SpamAssassin Tutorial

From Apis Networks Wiki

Jump to: navigation, search

Contents

Introduction

SpamAssassin is a tool designed to detect e-mails that may be potential spam. SpamAssassin detects spam by two methods. First, it analyzes e-mails for commonly used occurrences of phrases or subject matter commonly found in spams. It then adds a corresponding score to the e-mail.

SpamAssassin also may call upon Bayesian filtering to analyze the e-mail for special phrases or words that occur in spam that you commonly receive. This feature is personalized to content of the e-mails that you receive; that is to say, your database of tokens will differ significantly from the database of tokens another user will have collected over time.

SpamAssassin configuration files are stored in the user's home directory inside a hidden directory of your home directory called .spamassassin/.

Editing and Syntax Checking

Editing

Inside your SpamAssassin directory (/home/yourusername/.spamassassin), are several files of interest (quoted from the sa-learn manual man -S 1 sa-learn):

  • bayes_toks: The database of tokens, containing the tokens learnt, their count of occurrences in ham and spam, and the message count of the last message they were seen in. This database also contains some 'magic' tokens, as follows: the number of ham and spam messages learnt, the number of tokens in the database, the message-count of the last expiry run, the message-count of the oldest token in the database, and the message-count of the current message (to the nearest 5000). This is a database file, using the first one of the following database modules that SpamAssassin can find in your perl installation: "DB_File", "GDBM_File", "NDBM_File", or "SDBM_File".
  • bayes_seen: A map of message-ID to what that message was learnt as. This is used so that SpamAssassin can avoid re-learning a message it's already seen, and so it can reverse the training if you later decide that message was previously learnt incorrectly. This is a database file, using the first one of the following database modules that SpamAssassin can find in your perl installation: "DB_File", "GDBM_File", "NDBM_File", or "SDBM_File".
  • bayes_journal: While SpamAssassin is scanning mails, it needs to track which tokens it uses in its calculations. So that many processes can read the databases simultaneously, but only one can write at a time, this uses a 'journal' file. When you run "sa-learn --rebuild", the journal is read, and the tokens that were accessed during the journal's lifetime will have their last-access time updated in the "bayes_toks" database.
  • auto-whitelist: The auto-whitelist contains e-mail addresses that are whitelisted, or in other words, senders whose chances of being labeled as spam are greatly reduced. This is automatically updated whenever an e-mail is learned as ham or if you train SpamAssassin to learn the e-mail as ham through sa-learn.
  • user_prefs: Your SpamAssassin preferences file — the file we're interested in editing.

Pop open user_prefs in your favorite text editor and let's get to work on understanding the structure.

use_bayes 1
# How many hits before a mail is considered spam.

#####

**Actions to take:**
[a] Where does the SpamAssassin tutorial say SpamAssassin configuration files are stored?
[b] Shorten the paragraph of the SpamAssassin tutorial that opens "SpamAssassin also may call upon Bayesian filtering", keeping its main facts.
[c] Name every file the SpamAssassin tutorial lists inside the SpamAssassin directory.
The entries below come from a different source than the SpamAssassin tutorial.

#####

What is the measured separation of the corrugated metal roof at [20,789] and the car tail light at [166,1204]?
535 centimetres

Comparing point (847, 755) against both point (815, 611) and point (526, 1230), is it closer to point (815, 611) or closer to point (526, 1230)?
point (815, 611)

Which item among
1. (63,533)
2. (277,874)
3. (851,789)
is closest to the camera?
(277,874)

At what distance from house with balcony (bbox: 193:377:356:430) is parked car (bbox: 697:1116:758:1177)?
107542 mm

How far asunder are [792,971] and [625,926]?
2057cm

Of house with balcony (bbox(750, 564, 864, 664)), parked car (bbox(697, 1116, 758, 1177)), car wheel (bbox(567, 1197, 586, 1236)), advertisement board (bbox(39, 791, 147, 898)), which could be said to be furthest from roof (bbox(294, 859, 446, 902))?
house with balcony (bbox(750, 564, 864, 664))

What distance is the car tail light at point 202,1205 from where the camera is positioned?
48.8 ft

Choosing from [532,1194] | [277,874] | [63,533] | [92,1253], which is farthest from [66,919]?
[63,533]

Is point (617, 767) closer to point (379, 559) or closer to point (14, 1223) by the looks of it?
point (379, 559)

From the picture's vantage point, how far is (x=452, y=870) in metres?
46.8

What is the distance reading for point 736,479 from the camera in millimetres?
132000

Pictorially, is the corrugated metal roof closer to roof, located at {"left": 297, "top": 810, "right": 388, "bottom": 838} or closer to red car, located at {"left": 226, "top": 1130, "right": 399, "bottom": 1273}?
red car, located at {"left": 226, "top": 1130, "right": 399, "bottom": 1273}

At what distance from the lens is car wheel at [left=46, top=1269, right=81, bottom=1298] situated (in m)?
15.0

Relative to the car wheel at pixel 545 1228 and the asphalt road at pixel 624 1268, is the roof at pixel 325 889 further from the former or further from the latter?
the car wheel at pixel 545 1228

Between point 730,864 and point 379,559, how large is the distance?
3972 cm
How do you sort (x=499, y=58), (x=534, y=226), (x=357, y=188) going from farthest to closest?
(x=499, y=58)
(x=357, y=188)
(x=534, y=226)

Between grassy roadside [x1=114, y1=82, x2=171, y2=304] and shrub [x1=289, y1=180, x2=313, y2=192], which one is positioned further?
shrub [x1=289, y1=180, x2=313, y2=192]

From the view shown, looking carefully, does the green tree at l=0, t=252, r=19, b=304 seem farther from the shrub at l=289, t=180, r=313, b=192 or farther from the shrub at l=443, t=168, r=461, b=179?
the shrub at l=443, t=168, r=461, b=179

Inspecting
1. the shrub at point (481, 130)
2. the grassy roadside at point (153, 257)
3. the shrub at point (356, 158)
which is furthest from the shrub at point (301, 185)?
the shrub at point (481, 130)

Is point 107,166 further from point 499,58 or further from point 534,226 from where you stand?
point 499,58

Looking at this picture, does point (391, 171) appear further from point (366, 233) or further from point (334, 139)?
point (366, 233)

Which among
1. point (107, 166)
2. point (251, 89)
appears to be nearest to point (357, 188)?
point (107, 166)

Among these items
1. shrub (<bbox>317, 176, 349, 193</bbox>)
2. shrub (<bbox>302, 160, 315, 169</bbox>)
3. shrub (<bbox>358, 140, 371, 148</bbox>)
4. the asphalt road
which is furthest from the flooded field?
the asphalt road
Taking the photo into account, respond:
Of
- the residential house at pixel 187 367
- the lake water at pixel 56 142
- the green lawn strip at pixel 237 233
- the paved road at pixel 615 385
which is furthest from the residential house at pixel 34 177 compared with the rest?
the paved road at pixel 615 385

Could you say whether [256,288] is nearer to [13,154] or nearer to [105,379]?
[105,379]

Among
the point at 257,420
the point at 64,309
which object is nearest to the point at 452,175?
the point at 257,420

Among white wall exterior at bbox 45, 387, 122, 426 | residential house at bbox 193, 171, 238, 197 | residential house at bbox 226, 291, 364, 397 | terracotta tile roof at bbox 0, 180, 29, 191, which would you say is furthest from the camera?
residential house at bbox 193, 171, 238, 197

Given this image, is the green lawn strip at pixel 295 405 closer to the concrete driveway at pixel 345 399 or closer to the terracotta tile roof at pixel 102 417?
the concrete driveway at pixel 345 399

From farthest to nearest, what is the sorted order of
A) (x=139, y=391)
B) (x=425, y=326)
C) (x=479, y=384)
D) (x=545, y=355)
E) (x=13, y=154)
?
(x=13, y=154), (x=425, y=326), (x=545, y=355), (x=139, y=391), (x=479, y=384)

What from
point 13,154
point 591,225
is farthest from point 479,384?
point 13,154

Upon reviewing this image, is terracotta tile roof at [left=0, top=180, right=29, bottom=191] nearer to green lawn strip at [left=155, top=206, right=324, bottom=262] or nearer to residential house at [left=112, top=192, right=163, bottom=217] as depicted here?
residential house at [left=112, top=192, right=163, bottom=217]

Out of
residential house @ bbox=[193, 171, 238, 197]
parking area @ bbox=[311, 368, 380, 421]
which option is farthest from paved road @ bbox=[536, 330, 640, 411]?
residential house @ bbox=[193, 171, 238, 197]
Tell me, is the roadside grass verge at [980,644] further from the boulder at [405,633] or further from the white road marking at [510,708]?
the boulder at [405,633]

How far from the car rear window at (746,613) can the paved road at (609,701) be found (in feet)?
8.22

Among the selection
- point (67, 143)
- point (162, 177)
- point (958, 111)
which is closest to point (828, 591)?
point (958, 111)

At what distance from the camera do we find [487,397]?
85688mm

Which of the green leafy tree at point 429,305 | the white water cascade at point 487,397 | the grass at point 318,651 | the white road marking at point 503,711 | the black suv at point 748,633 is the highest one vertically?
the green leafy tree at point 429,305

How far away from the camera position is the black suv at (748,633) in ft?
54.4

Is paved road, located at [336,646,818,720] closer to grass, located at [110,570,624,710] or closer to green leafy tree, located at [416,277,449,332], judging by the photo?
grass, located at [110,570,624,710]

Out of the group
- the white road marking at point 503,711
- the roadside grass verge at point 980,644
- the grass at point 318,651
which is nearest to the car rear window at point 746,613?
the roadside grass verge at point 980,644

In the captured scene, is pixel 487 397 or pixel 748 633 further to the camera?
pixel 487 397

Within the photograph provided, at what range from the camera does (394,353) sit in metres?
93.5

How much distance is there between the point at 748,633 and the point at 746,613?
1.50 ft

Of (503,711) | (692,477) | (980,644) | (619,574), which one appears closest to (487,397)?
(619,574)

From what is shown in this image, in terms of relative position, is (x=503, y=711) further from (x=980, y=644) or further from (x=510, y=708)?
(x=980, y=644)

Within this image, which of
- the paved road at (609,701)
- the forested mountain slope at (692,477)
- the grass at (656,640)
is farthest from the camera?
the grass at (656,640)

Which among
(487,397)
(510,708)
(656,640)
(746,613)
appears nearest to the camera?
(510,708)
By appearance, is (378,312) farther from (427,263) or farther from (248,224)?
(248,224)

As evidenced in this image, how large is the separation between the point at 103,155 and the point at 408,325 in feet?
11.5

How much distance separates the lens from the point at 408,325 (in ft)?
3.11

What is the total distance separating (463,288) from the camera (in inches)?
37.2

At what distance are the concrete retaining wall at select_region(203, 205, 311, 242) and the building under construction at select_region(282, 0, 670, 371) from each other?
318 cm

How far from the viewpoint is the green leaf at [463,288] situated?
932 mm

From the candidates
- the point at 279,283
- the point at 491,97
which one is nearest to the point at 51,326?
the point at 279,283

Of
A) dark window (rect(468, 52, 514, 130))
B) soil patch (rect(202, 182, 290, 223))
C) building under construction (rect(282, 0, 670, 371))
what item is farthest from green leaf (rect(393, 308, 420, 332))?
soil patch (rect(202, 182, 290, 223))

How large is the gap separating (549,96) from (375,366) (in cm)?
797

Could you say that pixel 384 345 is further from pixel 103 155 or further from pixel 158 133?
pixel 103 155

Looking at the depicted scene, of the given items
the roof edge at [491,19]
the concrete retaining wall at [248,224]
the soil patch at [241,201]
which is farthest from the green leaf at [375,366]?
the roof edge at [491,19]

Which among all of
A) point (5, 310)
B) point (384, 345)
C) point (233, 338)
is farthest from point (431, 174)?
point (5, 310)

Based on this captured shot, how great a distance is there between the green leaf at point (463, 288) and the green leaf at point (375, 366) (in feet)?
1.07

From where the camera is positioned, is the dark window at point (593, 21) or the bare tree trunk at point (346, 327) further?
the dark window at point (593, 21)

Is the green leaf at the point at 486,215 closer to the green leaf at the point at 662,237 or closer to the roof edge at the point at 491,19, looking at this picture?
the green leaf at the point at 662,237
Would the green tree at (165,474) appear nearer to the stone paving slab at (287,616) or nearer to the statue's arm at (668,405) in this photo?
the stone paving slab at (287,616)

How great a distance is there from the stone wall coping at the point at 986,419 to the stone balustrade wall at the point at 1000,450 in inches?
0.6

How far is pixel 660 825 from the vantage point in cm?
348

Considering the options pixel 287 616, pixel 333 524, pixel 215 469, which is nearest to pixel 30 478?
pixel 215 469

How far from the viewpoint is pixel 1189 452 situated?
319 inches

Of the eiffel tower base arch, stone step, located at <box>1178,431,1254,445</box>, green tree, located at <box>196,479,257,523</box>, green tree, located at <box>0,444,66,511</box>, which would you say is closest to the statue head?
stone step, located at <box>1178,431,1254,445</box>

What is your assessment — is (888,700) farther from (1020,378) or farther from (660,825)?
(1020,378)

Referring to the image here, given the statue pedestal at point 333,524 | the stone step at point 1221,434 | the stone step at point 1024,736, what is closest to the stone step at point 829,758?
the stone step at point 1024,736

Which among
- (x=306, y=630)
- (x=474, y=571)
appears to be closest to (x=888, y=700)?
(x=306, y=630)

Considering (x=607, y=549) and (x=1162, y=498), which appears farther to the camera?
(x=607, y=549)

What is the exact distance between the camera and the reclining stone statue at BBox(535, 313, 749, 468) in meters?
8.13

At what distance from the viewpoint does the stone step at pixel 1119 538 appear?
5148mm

#####

**List of solutions:**
[a] They are stored in a hidden directory called .spamassassin/ inside the user's home directory.

[b] SpamAssassin can also use Bayesian filtering to check e-mail for words or phrases found in the spam you usually receive. Because it is based on your own mail, your token database will differ significantly from another user's.

[c]
- bayes_toks
- bayes_seen
- bayes_journal
- auto-whitelist
- user_prefs